Fortunately, there are more software options than ever before for freelancers to painlessly manage this part of their business. Freelancers should consider taking advantage of cloud accounting tools that allow you to send invoices and update payments from anywhere. Software like FreshBooks, for example, allows you to even automate most of the billing process, including sending out late payment reminders and enabling your clients to pay you online.
Not keeping expense receipts
How many times have you scanned your bank account statement trying to figure out what a charge was for — was it supplies for your office or was it an expense related to a client’s project? Not only is this frustrating, but not having copies of your receipts can land you in trouble at tax time. If you’re unable to accurately report your expenses, you might find yourself getting nailed with costly penalties.
Best practices for keeping organized include:
- Using only your business credit or debit card to cover business related expenses
- Keeping copies of your receipts in one place and reviewing these at least weekly or monthly while they’re fresh in your memory
For freelancers, SMBs or consultants looking to save time, FreshBooks has a feature that allows you to snap a pic of your receipt while you’re on the go so you’ll always have a digital copy when you need it. You can also sync your business bank account or credit card so expenses are automatically imported.
Mixing personal/business finances
When starting your own business, a first step should be to open a separate bank account where you deposit your income and pay your business expenses from. A second step should be getting a credit card that you will only use for this business. These are important signals to the IRS that you’re running a business vs. a hobby. If you’re mixing your finances, the IRS might not grant this important distinction.
Mixing your expenses also prevents you from really knowing how much money you’re actually making vs. spending for your business, which increases your chances of accidentally running up debt or losing track of project profit margins.
Not hiring a professional to handle taxes
In an effort to save money, freelancers might be tempted to do their taxes themselves, but hiring a professional you can trust will pay off in two ways. First, your accountant can apply the most up-to-date tax laws to ensure you’re benefiting from all the deductions you qualify for. For example, not many freelancers realize their bank fees are tax deductible, or that they can claim that professional development course they took a few months back.

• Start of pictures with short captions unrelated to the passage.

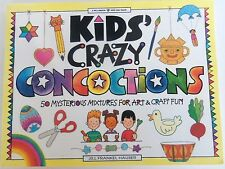 New Kids' Crazy Concoctions 50 Arts and Crafts Fun Williamson Kids Can Book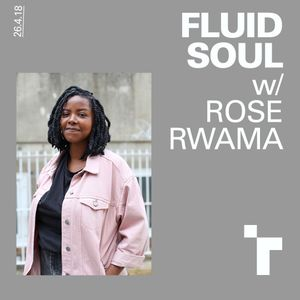 Fluid Soul with Rose - 26 April 2018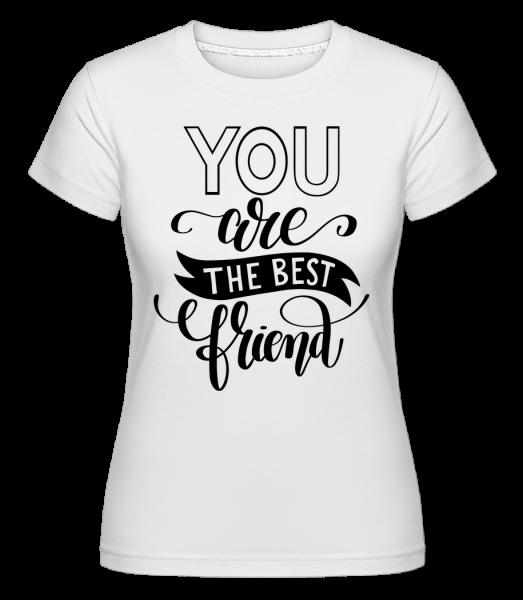 You Are The Best Friend -  Shirtinator tričko pro dámy - Bílá - Napřed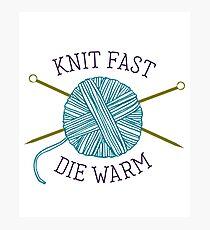 Knit Fast Die Warm Photographic Print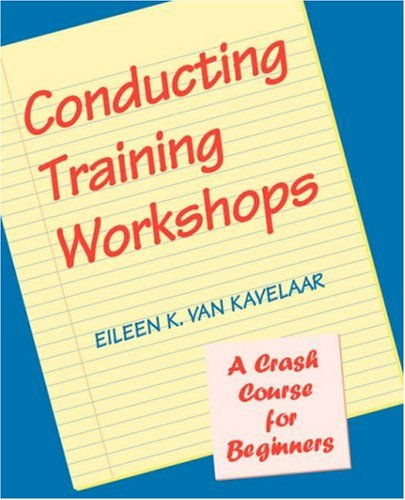 Conducting Training Workshops A Crash Course for Beginners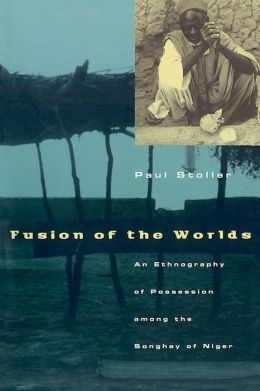 Fusion of the Worlds: An Ethnography of Possession among the Songhay of Nigeria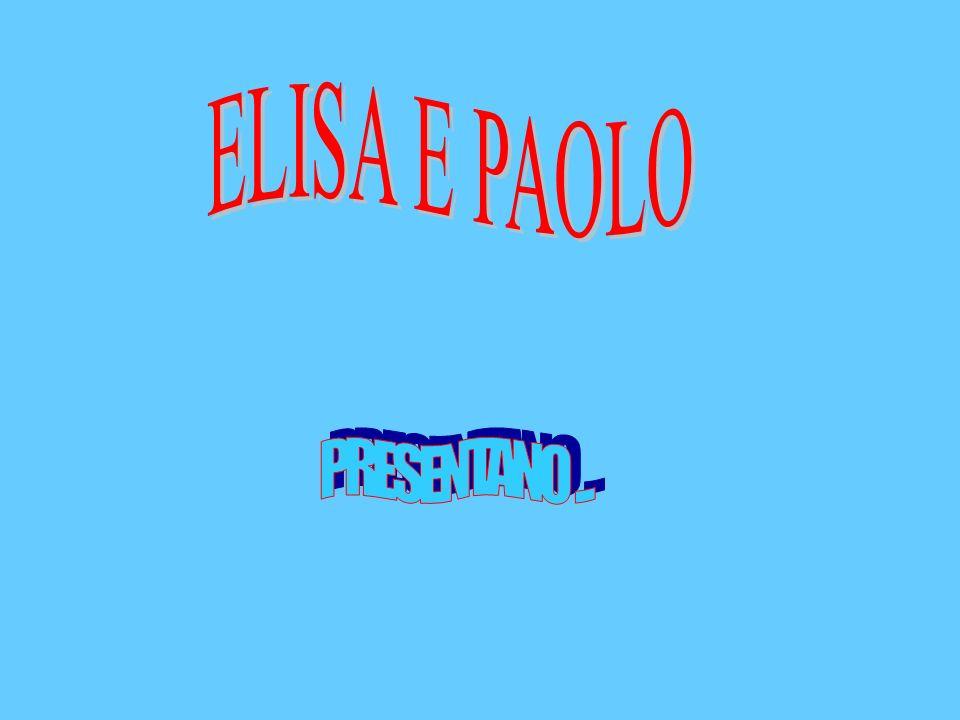 ELISA E PAOLO PRESENTANO ...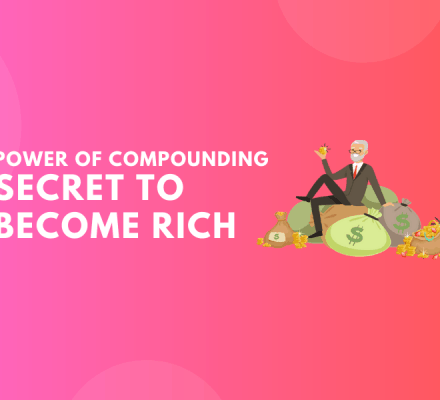 Power of Compounding - Secret to Become Rich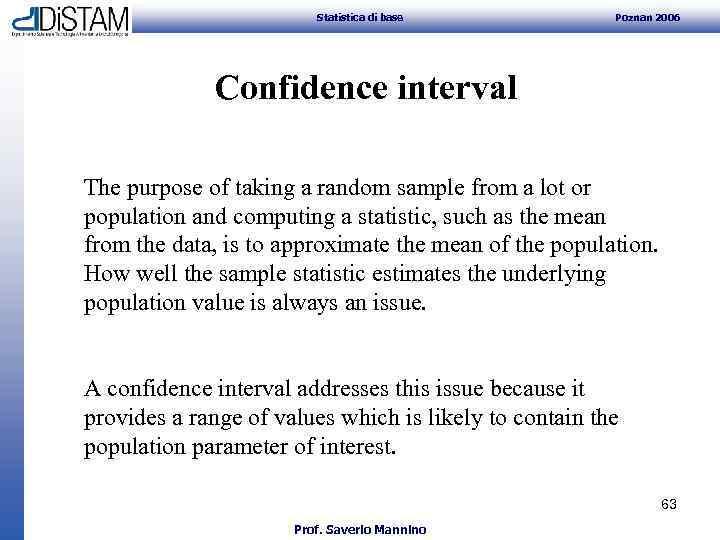 Statistica di base Poznan 2006 Confidence interval The purpose of taking a random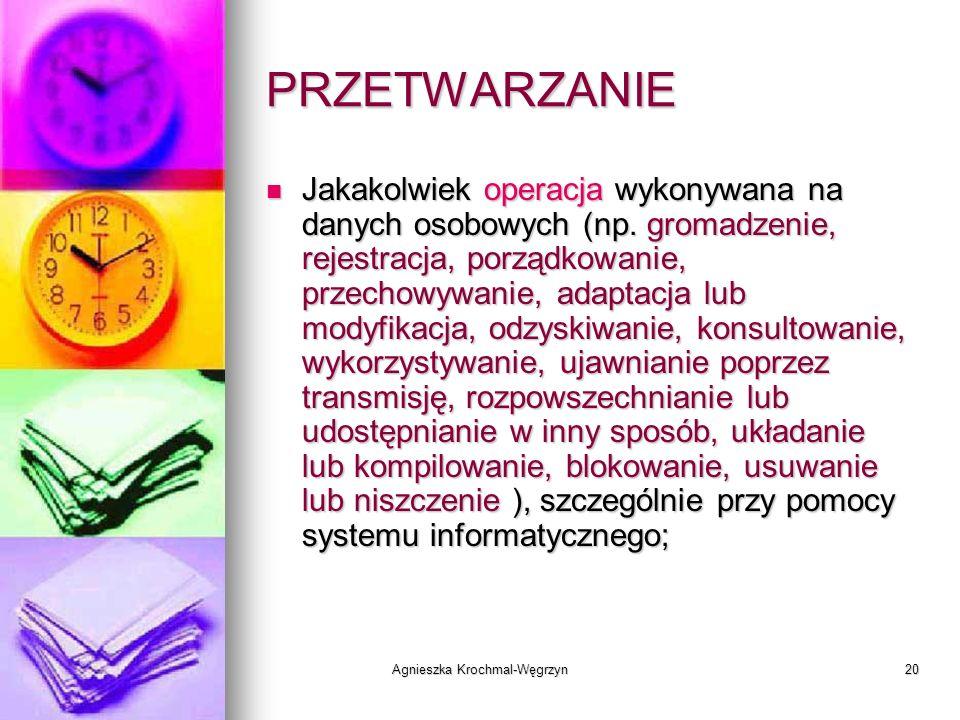 Agnieszka Krochmal-Węgrzyn20 PRZETWARZANIE Jakakolwiek operacja wykonywana na danych osobowych (np. gromadzenie, rejestracja, porządkowanie, przechowy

Secondly, working with a professional on your taxes means they can help resolve any discrepancies or confusions resulting from guesswork (ex. incorrect tax categories, deductions) that might have otherwise lead to an audit, saving you potentially thousands of dollars in penalties.
Not getting on the same wavelength as your accountant
Your CPA can be an ally to you and your business, since they have the skills and training to help guide important business decisions you might face. Is it time to hire your first employee? When’s the right time to make a big purchase for your business, like upgrading your software or buying a new computer? All too often however, creative professionals are uncomfortable with accounting jargon and might be embarrassed or intimidated when trying to communicate with their accountant, resulting in them not asking the questions they have.
It’s important that when you don’t understand, that you ask your accountant to explain things in plain language. Or if you continue to find this tricky, consider finding an accountant who is more on your wavelength and communicates in the style that works best for you. There are more free-lancer friendly accountants than ever before.